One hundred out of 300 senior techies surveyed at the InfoSecurity 2008 exhibition use their privileged rights and administrator passwords to peek at records that they are not actually privy to, reports the company’s survey ‘Trust, Security and Passwords’.
“To most people, admin passwords are a seemingly innocuous tool used by IT departments to update or amend systems,” explains Mark Fullbrook, Cyber-Ark’s UK director; “but to those in the know such passwords are the keys to the kingdom - and if unprotected or fall into the wrong hands, wield a great deal of power.”

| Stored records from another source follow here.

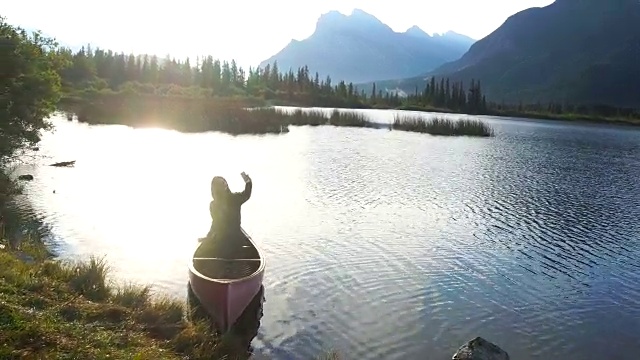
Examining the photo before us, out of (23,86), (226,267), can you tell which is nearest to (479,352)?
(226,267)

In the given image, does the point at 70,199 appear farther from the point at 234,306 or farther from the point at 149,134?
the point at 149,134

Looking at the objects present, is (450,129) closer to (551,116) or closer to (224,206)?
(224,206)

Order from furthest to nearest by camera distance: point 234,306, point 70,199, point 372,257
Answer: point 70,199
point 372,257
point 234,306

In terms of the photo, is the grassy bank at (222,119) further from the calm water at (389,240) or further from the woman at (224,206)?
the woman at (224,206)

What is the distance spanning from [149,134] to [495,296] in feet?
163

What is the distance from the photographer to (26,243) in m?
16.9

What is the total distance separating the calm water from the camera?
1466 cm

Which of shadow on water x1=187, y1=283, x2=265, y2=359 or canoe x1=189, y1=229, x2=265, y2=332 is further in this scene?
canoe x1=189, y1=229, x2=265, y2=332

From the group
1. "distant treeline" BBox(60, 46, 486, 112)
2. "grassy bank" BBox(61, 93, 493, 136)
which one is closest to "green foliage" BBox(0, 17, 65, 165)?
"grassy bank" BBox(61, 93, 493, 136)

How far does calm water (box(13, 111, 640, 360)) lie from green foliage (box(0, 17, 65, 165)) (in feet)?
11.3

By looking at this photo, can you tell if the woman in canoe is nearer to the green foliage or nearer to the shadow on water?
the shadow on water

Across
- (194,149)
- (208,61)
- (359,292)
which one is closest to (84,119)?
(194,149)

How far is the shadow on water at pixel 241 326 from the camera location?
39.9 feet

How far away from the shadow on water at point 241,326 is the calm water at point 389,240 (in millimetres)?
293
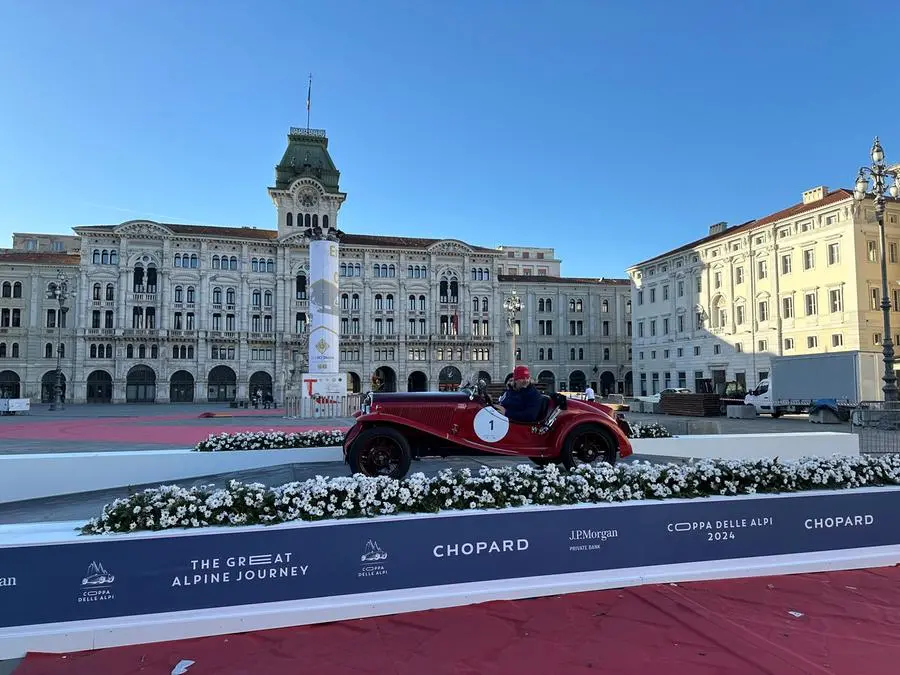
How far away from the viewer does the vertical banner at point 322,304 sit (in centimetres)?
2567

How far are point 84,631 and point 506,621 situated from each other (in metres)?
2.96

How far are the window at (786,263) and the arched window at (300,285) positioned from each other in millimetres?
44498

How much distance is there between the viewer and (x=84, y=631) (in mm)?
3861

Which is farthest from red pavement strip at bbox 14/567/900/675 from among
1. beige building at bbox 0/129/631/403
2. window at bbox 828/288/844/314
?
beige building at bbox 0/129/631/403

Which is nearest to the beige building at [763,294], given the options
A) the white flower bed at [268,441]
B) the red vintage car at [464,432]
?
the white flower bed at [268,441]

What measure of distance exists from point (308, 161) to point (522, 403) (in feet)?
204

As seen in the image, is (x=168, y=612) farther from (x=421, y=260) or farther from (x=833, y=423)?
(x=421, y=260)

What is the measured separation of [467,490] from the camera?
500 cm

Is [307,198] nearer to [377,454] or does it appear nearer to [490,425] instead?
[377,454]

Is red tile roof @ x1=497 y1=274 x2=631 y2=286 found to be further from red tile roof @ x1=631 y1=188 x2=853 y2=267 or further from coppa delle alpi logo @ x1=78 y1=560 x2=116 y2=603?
coppa delle alpi logo @ x1=78 y1=560 x2=116 y2=603

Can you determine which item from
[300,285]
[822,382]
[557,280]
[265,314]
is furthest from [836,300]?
[265,314]

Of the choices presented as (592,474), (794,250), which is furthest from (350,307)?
(592,474)

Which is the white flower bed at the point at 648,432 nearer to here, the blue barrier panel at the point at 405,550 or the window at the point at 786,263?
the blue barrier panel at the point at 405,550

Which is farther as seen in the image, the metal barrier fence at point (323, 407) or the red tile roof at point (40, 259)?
the red tile roof at point (40, 259)
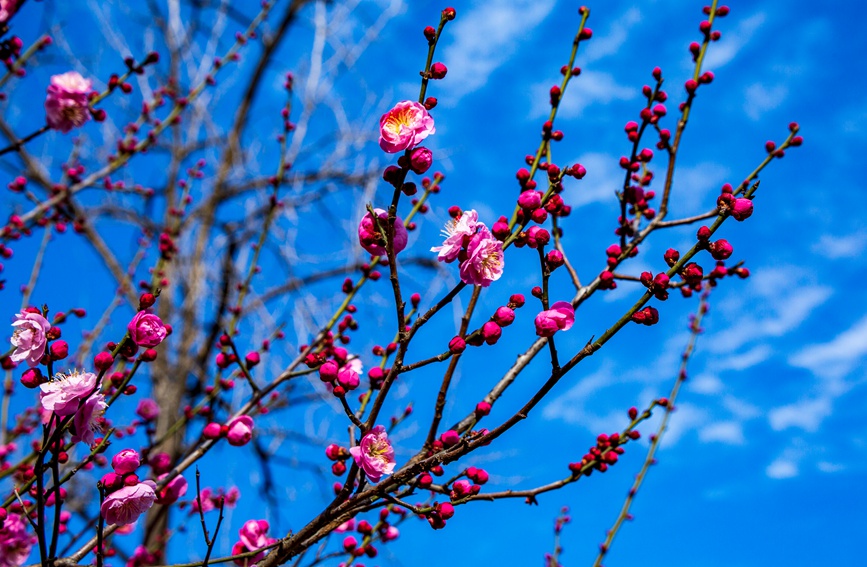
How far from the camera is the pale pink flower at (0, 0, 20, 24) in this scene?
261 cm

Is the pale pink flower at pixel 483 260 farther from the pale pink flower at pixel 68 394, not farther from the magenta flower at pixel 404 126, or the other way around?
the pale pink flower at pixel 68 394

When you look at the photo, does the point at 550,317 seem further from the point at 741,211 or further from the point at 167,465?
the point at 167,465

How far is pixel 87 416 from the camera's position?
1.61 m

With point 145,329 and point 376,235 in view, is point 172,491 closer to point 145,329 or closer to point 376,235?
point 145,329

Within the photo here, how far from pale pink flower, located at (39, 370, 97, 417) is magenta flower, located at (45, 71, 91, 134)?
176 cm

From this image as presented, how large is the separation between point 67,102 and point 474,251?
7.30 feet

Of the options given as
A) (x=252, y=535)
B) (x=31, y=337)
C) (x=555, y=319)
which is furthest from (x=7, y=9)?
(x=555, y=319)

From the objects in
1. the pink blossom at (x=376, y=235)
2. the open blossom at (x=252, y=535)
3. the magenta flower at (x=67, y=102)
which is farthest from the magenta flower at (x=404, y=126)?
the magenta flower at (x=67, y=102)

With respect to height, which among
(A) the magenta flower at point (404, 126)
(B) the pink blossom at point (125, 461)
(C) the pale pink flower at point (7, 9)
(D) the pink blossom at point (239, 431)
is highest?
(C) the pale pink flower at point (7, 9)

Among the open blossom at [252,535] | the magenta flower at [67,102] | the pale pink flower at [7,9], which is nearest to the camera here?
the open blossom at [252,535]

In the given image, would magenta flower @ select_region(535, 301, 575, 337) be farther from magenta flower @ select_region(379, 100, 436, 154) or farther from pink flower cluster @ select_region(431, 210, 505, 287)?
magenta flower @ select_region(379, 100, 436, 154)

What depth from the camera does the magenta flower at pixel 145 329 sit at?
5.04 ft

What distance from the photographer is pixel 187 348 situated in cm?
736

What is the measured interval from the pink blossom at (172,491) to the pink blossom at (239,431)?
0.19 m
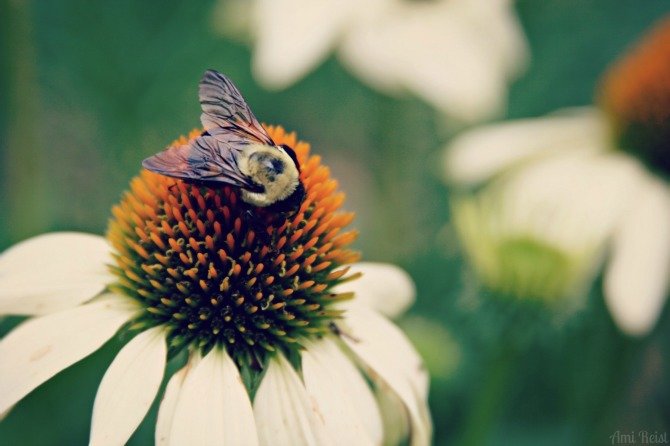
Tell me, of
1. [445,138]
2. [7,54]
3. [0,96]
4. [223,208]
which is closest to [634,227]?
[223,208]

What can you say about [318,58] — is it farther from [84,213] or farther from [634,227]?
[84,213]

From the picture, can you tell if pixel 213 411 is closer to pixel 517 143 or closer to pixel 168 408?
pixel 168 408

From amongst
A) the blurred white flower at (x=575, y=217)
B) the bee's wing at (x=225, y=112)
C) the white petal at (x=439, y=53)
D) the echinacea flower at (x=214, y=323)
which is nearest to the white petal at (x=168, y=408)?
the echinacea flower at (x=214, y=323)

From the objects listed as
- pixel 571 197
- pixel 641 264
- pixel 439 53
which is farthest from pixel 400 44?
pixel 641 264

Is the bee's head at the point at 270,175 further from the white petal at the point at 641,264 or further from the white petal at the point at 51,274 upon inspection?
the white petal at the point at 641,264

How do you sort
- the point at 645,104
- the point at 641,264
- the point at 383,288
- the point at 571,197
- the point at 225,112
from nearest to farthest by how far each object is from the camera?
the point at 225,112 → the point at 383,288 → the point at 641,264 → the point at 571,197 → the point at 645,104

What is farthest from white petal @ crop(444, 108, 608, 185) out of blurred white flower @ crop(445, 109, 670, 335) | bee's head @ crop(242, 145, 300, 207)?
bee's head @ crop(242, 145, 300, 207)
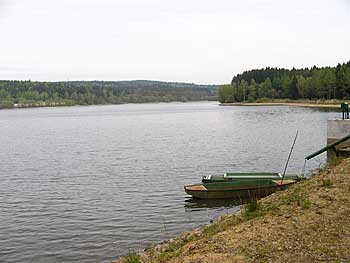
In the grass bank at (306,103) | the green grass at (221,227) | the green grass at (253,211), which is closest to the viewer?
the green grass at (221,227)

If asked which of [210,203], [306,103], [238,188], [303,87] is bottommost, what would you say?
[210,203]

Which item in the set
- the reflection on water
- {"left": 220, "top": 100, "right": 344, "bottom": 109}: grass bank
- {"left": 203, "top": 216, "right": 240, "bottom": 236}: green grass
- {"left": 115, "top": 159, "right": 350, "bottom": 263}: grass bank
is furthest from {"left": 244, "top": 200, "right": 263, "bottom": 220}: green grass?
{"left": 220, "top": 100, "right": 344, "bottom": 109}: grass bank

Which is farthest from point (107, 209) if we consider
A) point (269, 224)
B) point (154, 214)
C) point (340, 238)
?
point (340, 238)

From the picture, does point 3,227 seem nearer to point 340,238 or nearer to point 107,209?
point 107,209

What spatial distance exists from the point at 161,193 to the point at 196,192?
9.94 ft

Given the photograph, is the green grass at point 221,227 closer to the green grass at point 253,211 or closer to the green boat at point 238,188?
the green grass at point 253,211

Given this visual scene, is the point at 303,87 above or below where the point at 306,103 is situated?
above

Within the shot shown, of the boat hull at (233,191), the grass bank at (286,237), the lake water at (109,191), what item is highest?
the grass bank at (286,237)

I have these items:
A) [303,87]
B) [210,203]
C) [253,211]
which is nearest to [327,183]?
[253,211]

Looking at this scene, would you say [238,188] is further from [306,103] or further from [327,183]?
[306,103]

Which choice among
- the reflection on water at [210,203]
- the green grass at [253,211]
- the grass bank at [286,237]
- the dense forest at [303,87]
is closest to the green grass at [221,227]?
the grass bank at [286,237]

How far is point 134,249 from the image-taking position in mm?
14797

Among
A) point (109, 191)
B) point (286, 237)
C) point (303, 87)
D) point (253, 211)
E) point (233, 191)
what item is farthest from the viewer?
point (303, 87)

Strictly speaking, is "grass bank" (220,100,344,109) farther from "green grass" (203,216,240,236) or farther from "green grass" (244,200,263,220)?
"green grass" (203,216,240,236)
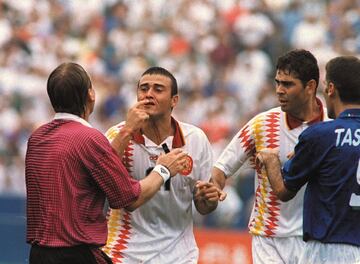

When it comes to monitoring IT behaviours, in many organisations the most technically-savvy employees are the least audited, Fullbrook adds: “IT managers with privileged passwords should be subject to the same monitoring and control procedures as anyone else with access to the network. Top techies are in a more privileged position than senior boardroom executives, in some cases. If the price is right what’s stopping them from choosing to trade information to the highest bidder?”
Fullbrook believes that organisations should devote as much IT security resource to watching IT administrators as they do rank-and-file users: “You just need to remove the source of temptation. People have to get used to using work-a-day IT with filters and checks in place as integral to standard procedure.”